** Objectives **
1. Can you reproduce the article on Nigeria's gas flaring from "According to data" up to and including "have been earned.", changing "penalties" to "fines"?
2. Could you continue the article on Nigeria's rising gas flaring from the point where it stops?
-- START Extract --
Nigeria’s gas flaring has surged to its highest level in four years, raising concerns about the country’s commitment to climate goals and exacerbating the energy challenges faced by domestic industries reliant on natural gas.

According to data obtained from the Nigerian Oil Spill Monitor and corroborated by the National Oil Spill Detection and Response Agency (NOSDRA), oil and gas companies operating in Nigeria flared an estimated 301.1 million standard cubic feet (scf) of gas in 2024.

An analysis of gas flaring data from NOSDRA revealed that Nigeria lost an estimated $1.1 billion in potential revenue due to flared gas. Of this, only $602.2 million is recoverable as penalties, representing just 54 percent of the total value that could have been earned.

Read also: Nigeria not ready for CNG vehicles, gas should power industries, says expert

Further analysis showed that between January and May 2025, the country flared 154.1 million scf of gas, marking the highest volume of flared gas recorded in the first five-month period since 2020.

This surge in flaring comes despite the federal government’s commitment to end routine gas flaring by 2030 under the Nigerian Gas Flare Commercialisation Programme (NGFCP).

Gas flaring, the burning of natural gas associated with oil extraction, contributes significantly to greenhouse gas emissions. Nigeria, Africa’s top oil producer, has pledged to end routine gas flaring by 2030 under the World Bank’s Zero Routine Flaring Initiative, yet progress has been sluggish.

Reason for rising gas flaring

Industry analysts attribute the increase to a combination of aging infrastructure, poor enforcement of environmental regulations, and delays in implementing gas commercialisation policies.

“The NGFCP of 2016 and the Gas Flaring, Venting, and Methane Emissions Regulation of 2023 are significant initiatives aimed at ensuring local gas availability in various forms to improve the standard of living in Nigeria and boost the country’s GDP,” said Oyinkepreye Orodu, a subface and energy researcher.

“However, are we truly prepared for significant gas uptake and usage, especially considering the ‘Decade of Gas’ initiative from 2020 to 2030, with 40 percent of this period already elapsed and little tangible progress in flare reduction?” he queried.

According to him, it is imperative that the government takes extraordinary measures to ensure the success of this initiative. “Indeed, these policies and regulations have prompted the exploration and production industry to initiate gas collection efforts.

Energy-starved manufacturers

The rise in flaring comes at a time when local manufacturers are grappling with soaring energy costs, gas shortages, and erratic power supply – factors that have forced many to scale down operations or shut down entirely.

Many gas-fired power plants are operating below capacity due to fuel shortages, leading to widespread blackouts. The Transmission Company of Nigeria (TCN) confirmed that reduced gas supply has slashed electricity generation, leaving distribution companies with less power to deliver to homes and factories.
-- END Extract --
-- START Dataset extract --
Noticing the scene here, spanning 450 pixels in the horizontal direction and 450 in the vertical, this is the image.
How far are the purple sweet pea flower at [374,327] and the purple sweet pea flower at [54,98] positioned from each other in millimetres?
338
-- END Dataset extract --
** Responses for each task **
1.
According to data obtained from the Nigerian Oil Spill Monitor and corroborated by the National Oil Spill Detection and Response Agency (NOSDRA), oil and gas companies operating in Nigeria flared an estimated 301.1 million standard cubic feet (scf) of gas in 2024.

An analysis of gas flaring data from NOSDRA revealed that Nigeria lost an estimated $1.1 billion in potential revenue due to flared gas. Of this, only $602.2 million is recoverable as fines, representing just 54 percent of the total value that could have been earned.

2.
Read also: Gas safety takes center stage in Nigeria energy transition

Earlier, Nigeria had taken a step towards redefining its energy future as key stakeholders, industry leaders, and policymakers convened in Abuja at the 2025 Gas Turbine Asset Management Conference with the theme, ‘Powering the future – One Upgrade at a Time.’

Daere Akobo, chairman of PANA Holdings, highlighted the gap between Nigeria’s installed power capacity, estimated at 12,000 megawatts, and the actual utilised output, which lingers around 4,500 megawatts, emphasising the critical role of gas turbines not just as utility for power generators but as core enablers of economic resilience as Nigeria continues its quest for reliable and scalable electricity.

“Reliable electricity is the lifeblood of economic growth and bridging this gap demands immediate, systemic reform, beginning with the reinstatement of the Presidential Power Initiative,” Akobo said.

He proposed the formation of an independent, privately-led Energy Council.

“This non-profit body would be composed of volunteer experts offering advisory support to government institutions, aimed at ensuring consistent, technically sound reforms in the energy space,” he added.

Potential shortfall

Meanwhile, the Nigerian Upstream Petroleum Regulatory Commission (NUPRC) has warned that gas demand is growing at 16.6 percent annually, and the country could face a 3.1 billion cubic feet per day shortfall by 2030. Despite major projects like the Nigeria-Morocco pipeline and AKK pipeline, supply may still fall short.

The Nigerian Gas Flare Commercialisation Programme (NGFCP), originally launched in 2016 to monetise flared gas and attract investment into gas utilisation projects, has faced multiple delays and implementation challenges. Efforts to revive the programme have seen limited success, with only a handful of investors able to bring projects to financial close.

Gas flaring remains criminal offense

Under Section 104 of the Petroleum Industry Act (PIA), gas flaring is deemed a criminal offence, except in cases of emergencies, where exemptions are granted by the NUPRC, or when flaring is permitted as a safety measure under approved regulations.

Section 107 of the PIA allows the NUPRC or the Nigerian Midstream and Downstream Petroleum Regulatory Authority (NMDPRA) to issue permits for gas flaring or venting under limited circumstances. These include facility start-ups or specific operational needs, such as equipment testing or other strategic activities, for a defined period.

The 2023 Gas Flaring, Venting, and Methane Emissions (Prevention of Waste and Pollution) Regulations set out penalties for unauthorised flaring. Regulation 12(2e) specifies that gas flaring may only proceed if it stays within the limits approved by the NUPRC.

Read also: Nigeria charts industrial growth through gas turbine deployment

Jide Pratts, country manager at AIONA, emphasised the need for large-scale gas capture and utilisation, citing the Ajaokuta-Kaduna-Kano (AKK) pipeline as a vital infrastructure project. He also stressed the importance of enhancing Nigeria’s gas export capacity.

For Orodu, the Nigerian gas market presents strong prospects. He highlighted the ongoing shortage of Liquefied Petroleum Gas (LPG) for household use, the rising potential for compressed natural gas (CNG) adoption, and investment opportunities in converting gas to chemicals.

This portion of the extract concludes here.